As outlined, the spectral domain audio decoder 112 is configured so that a maximum
frequency represented by a spectral value in the first decoded representation is equal to a
maximum frequency included in the time representation having the sampling rate wherein
the spectral value for the maximum frequency in the first set of first spectral portions is
zero or different from zero. Anyway, for this maximum frequency in the first set of spectral
components a scale factor for the scale factor band exists, which is generated and
transmitted irrespective of whether all spectral values in this scale factor band are set to
zero or not as discussed in the context of Figs. 3a and 3b.
The invention is, therefore, advantageous that with respect to other parametric techniques
to increase compression efficiency, e.g. noise substitution and noise-filling (these
techniques are exclusively for efficient representation of noise like local signal content) the
invention allows an accurate frequency reproduction of tonal components. To date, no
state-of-the-art technique addresses the efficient parametric representation of arbitrary
signal content by spectral gap filling without the restriction of a fixed a-priory division in
low band (LF) and high band (HF).
Embodiments of the inventive system improve the state-of-the-art approaches and
thereby provides high compression efficiency, no or only a small perceptual annoyance
and full audio bandwidth even for low bitrates.
The general system consists of
• full band core coding
• intelligent gap filling (tile filling or noise-filling)

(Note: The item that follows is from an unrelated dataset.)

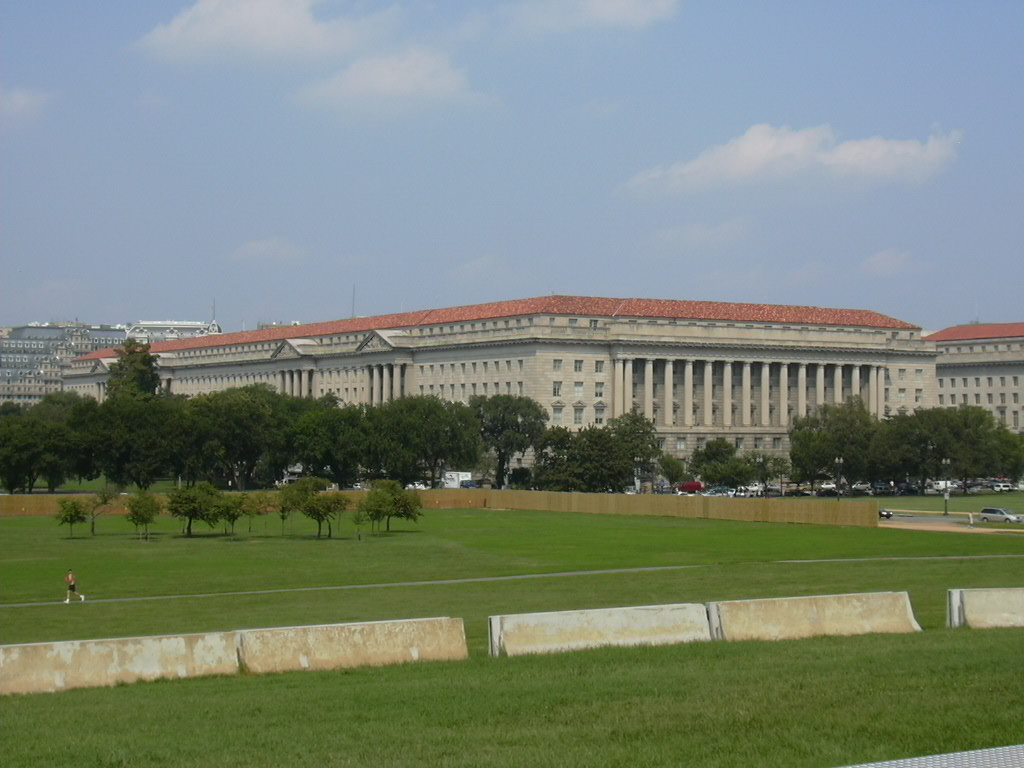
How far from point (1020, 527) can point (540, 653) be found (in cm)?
7519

· sparse tonal parts in core selected by tonal mask
• joint stereo pair coding for full band, including tile filling
• TNS on tile
• spectral whitening in IGF range
A first step towards a more efficient system is to remove the need for transforming spectral
data into a second transform domain different from the one of the core coder. As the
majority of audio codecs, such as AAC for instance, use the MDCT as basic transform, it
is useful to perform the BWE in the MDCT domain also. A second requirement for the
B E system would be the need to preserve the tonal grid whereby even HF tonal
components are preserved and the quality of the coded audio is thus superior to the
existing systems. To take care of both the above mentioned requirements a system has
been proposed called Intelligent Gap Filling (IGF). Fig. 2b shows the block diagram of the
proposed system on the encoder-side and Fig. 2a shows the system on the decoder-side.
Subsequently, a post-processing framework is described with respect to Fig 13A and Fig.
13B in order to illustrate that the present invention can also be implemented in the high
frequency reconstructer 1330 in this post-processing embodiment.
Fig. 13a illustrates a schematic diagram of an audio encoder for a bandwidth extension
technology as, for example, used in High Efficiency Advanced Audio Coding (HE-AAC).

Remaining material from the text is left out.